Fowler’s YAGNI principle complements this — don’t build capabilities for presumptive features. But most people miss the caveat: YAGNI does not apply to effort that makes the software easier to modify. Refactoring, clean boundaries, self-testing code — these aren’t speculative features. They’re the scaffolding that makes evolution possible. YAGNI is not a justification for neglecting the health of your codebase.

Sam Newman and Simon Brown both advocate starting with a modular monolith — and Newman’s Monolith to Microservices makes the case clearly. Not because micro-services are bad, but because premature decomposition is expensive — especially when you’re still discovering your domain. Almost every successful micro-service story started with a monolith that got too big and was broken up. Almost every system built as micro-services from scratch ended up in serious trouble.

The appropriate level of complexity

The truth you see after years of designing systems is that it depends. I know — unsatisfying. But “it depends” isn’t a cop-out if you can articulate what it depends on.

Conway’s Law is the first dependency most teams ignore. Your architecture will mirror your communication structure whether you plan for it or not. A five-person team building micro-services will produce five tightly coupled services that are micro-services in name only. A fifty-person organisation with clear domain boundaries might genuinely benefit from service decomposition — because the org chart already reflects it. The architecture that works is the one your team can actually operate.

Some teams can handle a few coarse-grained services from day one — they have the operational maturity, the observability tooling, and the deployment pipeline to make it work. Some teams are better served by a modular monolith with clean boundaries and a single deploy target. A few — very few — can run a full micro-services architecture from the start, but only because they’ve built the platform capabilities to support it. Distributed systems are genuinely hard. The complexity isn’t in the code; it’s in the failure modes, the latency, the partial failures, the error recovery, the eventual consistency that Pat Helland warns is a term so vague it means something different to everyone who uses it.

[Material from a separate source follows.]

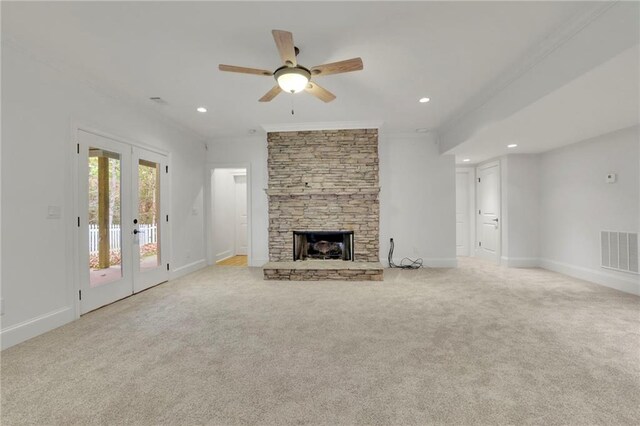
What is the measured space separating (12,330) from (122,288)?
1297mm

And none of it works without observability. You can’t evolve what you can’t see. The team that ships a modular monolith with structured logging, distributed tracing, and real-time alerting will outperform the team that ships micro-services with console.log — every time, without exception.

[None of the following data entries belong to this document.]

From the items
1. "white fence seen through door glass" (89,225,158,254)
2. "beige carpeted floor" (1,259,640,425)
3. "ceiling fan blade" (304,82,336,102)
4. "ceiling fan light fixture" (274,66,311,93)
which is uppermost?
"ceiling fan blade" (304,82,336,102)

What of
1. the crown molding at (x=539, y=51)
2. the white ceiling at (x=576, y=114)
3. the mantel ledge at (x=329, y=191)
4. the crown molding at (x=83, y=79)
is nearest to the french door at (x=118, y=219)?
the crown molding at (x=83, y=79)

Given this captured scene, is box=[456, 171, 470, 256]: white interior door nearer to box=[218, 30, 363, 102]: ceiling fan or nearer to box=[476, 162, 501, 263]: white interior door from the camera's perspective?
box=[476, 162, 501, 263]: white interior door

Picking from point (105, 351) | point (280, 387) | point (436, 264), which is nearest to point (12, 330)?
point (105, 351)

Starting simple is better than trying to build at Netflix scale on day one. Nobody disputes that. But starting at the correct complexity — and creating an architecture that can evolve — is what the best teams actually try to do. The difference is the word “evolve.” A system that’s simple but rigid is no better than a system that’s complex but brittle. Both break when they interact with reality.

The goal was never simplicity. It was the right complexity, at the right time, with the ability to change when the time comes.